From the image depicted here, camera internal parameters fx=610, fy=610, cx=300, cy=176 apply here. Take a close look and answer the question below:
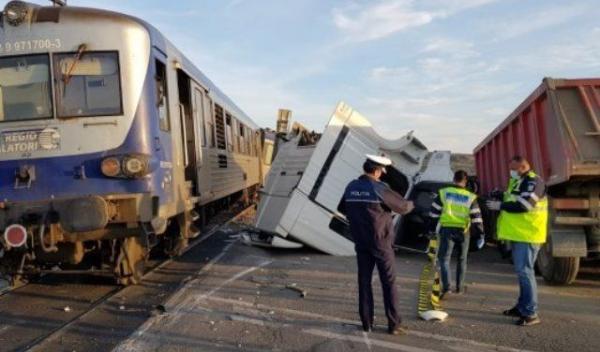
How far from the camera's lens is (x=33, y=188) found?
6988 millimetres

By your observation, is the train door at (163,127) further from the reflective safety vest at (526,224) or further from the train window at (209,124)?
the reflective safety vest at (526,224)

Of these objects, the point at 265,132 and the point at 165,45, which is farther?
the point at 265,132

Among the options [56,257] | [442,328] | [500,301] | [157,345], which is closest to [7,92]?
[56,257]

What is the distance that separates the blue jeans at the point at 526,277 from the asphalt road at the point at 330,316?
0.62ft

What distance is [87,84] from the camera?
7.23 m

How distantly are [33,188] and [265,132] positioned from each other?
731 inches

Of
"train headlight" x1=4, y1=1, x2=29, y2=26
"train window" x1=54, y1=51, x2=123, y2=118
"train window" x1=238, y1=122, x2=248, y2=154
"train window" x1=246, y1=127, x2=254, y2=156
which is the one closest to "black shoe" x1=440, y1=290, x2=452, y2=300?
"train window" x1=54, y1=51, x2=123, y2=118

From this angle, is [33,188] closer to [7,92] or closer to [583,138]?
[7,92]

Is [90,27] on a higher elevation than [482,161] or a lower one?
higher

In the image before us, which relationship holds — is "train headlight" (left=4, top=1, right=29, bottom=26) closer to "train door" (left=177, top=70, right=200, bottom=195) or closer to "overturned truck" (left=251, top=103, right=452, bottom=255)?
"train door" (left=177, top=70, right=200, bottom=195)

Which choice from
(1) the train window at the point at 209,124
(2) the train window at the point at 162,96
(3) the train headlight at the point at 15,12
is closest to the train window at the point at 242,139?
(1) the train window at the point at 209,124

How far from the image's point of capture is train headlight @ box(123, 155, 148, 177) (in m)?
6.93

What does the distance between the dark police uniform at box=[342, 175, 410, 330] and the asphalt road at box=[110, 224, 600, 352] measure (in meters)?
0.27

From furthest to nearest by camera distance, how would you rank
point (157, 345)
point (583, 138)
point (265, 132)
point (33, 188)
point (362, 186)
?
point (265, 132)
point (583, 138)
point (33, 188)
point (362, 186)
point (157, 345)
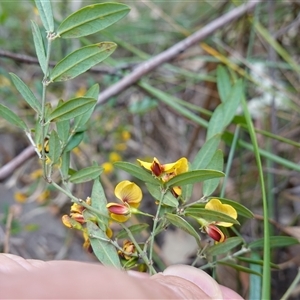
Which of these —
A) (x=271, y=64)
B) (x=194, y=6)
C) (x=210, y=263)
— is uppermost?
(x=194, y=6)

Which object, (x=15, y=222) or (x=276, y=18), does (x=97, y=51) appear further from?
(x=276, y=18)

==

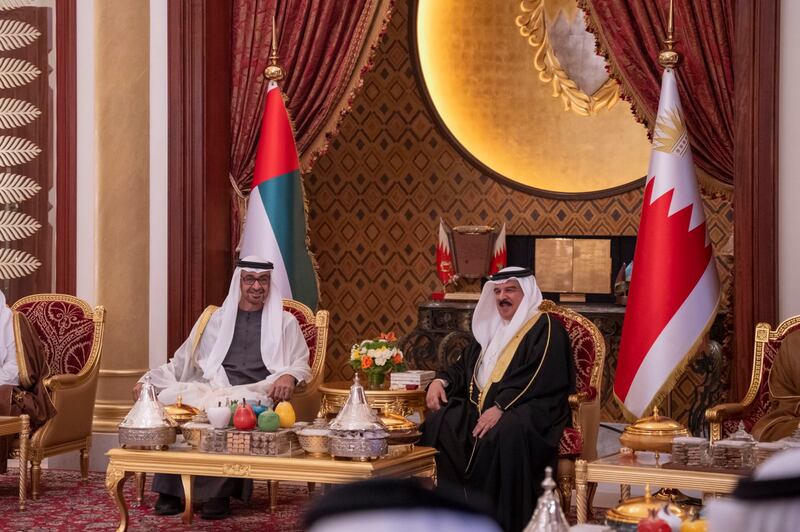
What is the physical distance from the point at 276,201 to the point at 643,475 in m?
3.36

- _EXERCISE REQUIREMENTS_
Identify every line above that contains the string "camera", and copy each of those lines in full. Case counts, so match the capitalization exactly.

- _SOLUTION TO THE EXERCISE_
From the image depicted here, camera internal parameters fx=610, fy=610, cx=300, cy=176 apply here. Take a close look and answer the question below:
How far from the camera's lens is (x=33, y=188) found?
What distance is [87,84] from the camera?
From furthest to nearest by camera distance, how would you rank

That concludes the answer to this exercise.